Create a web app to interact with machine learning generated image captions

Every day 2.5 quintillion bytes of data are created, based on an IBM study. A lot of that data is unstructured data, such as large texts, audio recordings, and images. In order to do something useful with the data, we must first convert it to structured data.

In this Code Pattern we will use one of the models from the Model Asset Exchange (MAX), an exchange where developers can find and experiment with open source deep learning models. Specifically we will be using the Image Caption Generator to create a web application that will caption images and allow the user to filter through images based image content. The web application provides an interactive user interface backed by a lightweight python server using Tornado. The server takes in images via the UI and sends them to a REST end point for the model and displays the generated captions on the UI. The model's REST endpoint is set up using the docker image provided on MAX. The Web UI displays the generated captions for each image as well as an interactive word cloud to filter images based on their caption.

When the reader has completed this Code Pattern, they will understand how to:

Build a Docker image of the Image Caption Generator MAX Model
Deploy a deep learning model with a REST endpoint
Generate captions for an image using the MAX Model's REST API
Run a web application that using the model's REST API

Flow

Server sends default images to Model API and receives caption data.
User interacts with Web UI containing default content and uploads image(s).
Web UI requests caption data for image(s) from Server and updates content when data is returned.
Server sends image(s) to Model API and receives caption data to return to Web UI.

Included Components

IBM Model Asset Exchange: A place for developers to find and use free and open source deep learning models.
Docker: Docker is a tool designed to make it easier to create, deploy, and run applications by using containers.

Featured Technologies

Python: Python is a programming language that lets you work more quickly and integrate your systems more effectively.
JQuery: jQuery is a cross-platform JavaScript library designed to simplify the client-side scripting of HTML.
Bootstrap 3: Bootstrap is a free and open-source front-end library for designing websites and web applications.
Pexels: Pexels provides high quality and completely free stock photos licensed under the Creative Commons Zero (CC0) license.

Watch the Video

The following is a talk at Spark+AI Summit 2018 about MAX that includes a short demo of the web app.

Steps

Deploy to IBM Cloud OR run locally.

Deploy to IBM Cloud

Deploy the Model

Follow the Deploy the Model Doc to deploy the Image Caption Generator model to IBM Cloud. If you already have a model API endpoint available you can skip this process.

Note: Deploying the model can take time, to get going faster you can try running locally.

Deploy the Web App

Press the Deploy to IBM Cloud button. If you do not have an IBM Cloud account yet, you will need to create one.
Click Delivery Pipeline and fill in the form with the Image Caption Generator API endpoint deployed above, then click on Create.
== == ==
== What to produce ==
Print, word for word, the stretch of the caption web app guide from "Follow the Deploy" through "to create one.".

== Dataset content ==
== == ==
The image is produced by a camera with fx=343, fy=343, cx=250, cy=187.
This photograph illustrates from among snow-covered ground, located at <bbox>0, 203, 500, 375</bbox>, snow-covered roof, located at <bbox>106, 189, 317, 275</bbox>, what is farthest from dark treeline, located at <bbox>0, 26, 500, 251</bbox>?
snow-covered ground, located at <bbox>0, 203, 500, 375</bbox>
== == ==
== Output below ==
Follow the Deploy the Model Doc to deploy the Image Caption Generator model to IBM Cloud. If you already have a model API endpoint available you can skip this process.

Note: Deploying the model can take time, to get going faster you can try running locally.

Deploy the Web App

Press the Deploy to IBM Cloud button. If you do not have an IBM Cloud account yet, you will need to create one.